You can say the same thing about all the 'free steem' that is being given out to whales and the people they vote for under the n^2 system.
I feel like we have come to some important understanding.
That is correct, under n2 whales can simply upvote themselves exclusively and over time they will reduce the use of Steem to 0 and the value of Steem also to 0$, just like under linear reward people can upvote themselves and reduce the reward to simple interest on SP, making the case for SP to be reduced to nothing.
Should Steem give the biggest advantage to those who don't engage in proof-of-brain?
Those who create bots and votes 10 of their own comments/posts a day are those who don't engage in proof-of-brain make practically 0 amount of effort and are assured a revenue overtime unless someone counteracts their vote ad infinitum all at the cost of the person who police.
The trick is to identify the proper balance between incentives and the risk of abuse. @dantheman
If 50% of people end up voting themselves while the other 50% end up downvoting them, the whole pool is up to grab with just one vote by any account even with the smallest vote.
How does that make a sounder system than super-linear reward?

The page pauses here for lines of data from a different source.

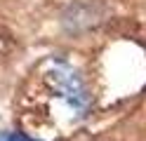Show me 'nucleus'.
Masks as SVG:
<instances>
[{"instance_id":"1","label":"nucleus","mask_w":146,"mask_h":141,"mask_svg":"<svg viewBox=\"0 0 146 141\" xmlns=\"http://www.w3.org/2000/svg\"><path fill=\"white\" fill-rule=\"evenodd\" d=\"M47 82L57 92V97L66 103L73 113H85L87 111V89L80 75L64 61H54L52 68L47 71Z\"/></svg>"},{"instance_id":"2","label":"nucleus","mask_w":146,"mask_h":141,"mask_svg":"<svg viewBox=\"0 0 146 141\" xmlns=\"http://www.w3.org/2000/svg\"><path fill=\"white\" fill-rule=\"evenodd\" d=\"M0 141H33V139H29L26 134H7V136H3Z\"/></svg>"}]
</instances>
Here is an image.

Unde super linear those who have the most to lose can choose to try to abuse the reward but over time would reduce the demand for Steem and thus their Steem wealth making it irrational for them to do this.
Sure super linear can't protect against irrational behavior nor linear or any other system.
Under linear reward, the selfless investors will see their portion of the total Steem being reduced over time to the selfish investors.
The selfless investors want to incentivize selflessness and yet they will inevitably see their portion of the Steem being reduced when compared to the selfish investors.
The slefless investors will realise this over time and will leave.
If 100% of all rewards were distributed via a flawed system, then it could devalue the entire platform; however, if just 1% of rewards are distributed by the same algorithm then any misallocations can be tolerated.
The trick is to identify the proper balance between incentives and the risk of abuse. @dantheman
Are The Selfless Delaying The Inevitable? (link)
Where we seem to get stuck in a loop is that you seem to think that if we switch to n^2 or some other form of super linear curve, the problem of “non-proof-of-brain” rewards is just automatically fixed. You seem to be characterizing it in a way that the stakeholders with tons of stake will not act selfishly and they will actually vote in ways that benefit the platform.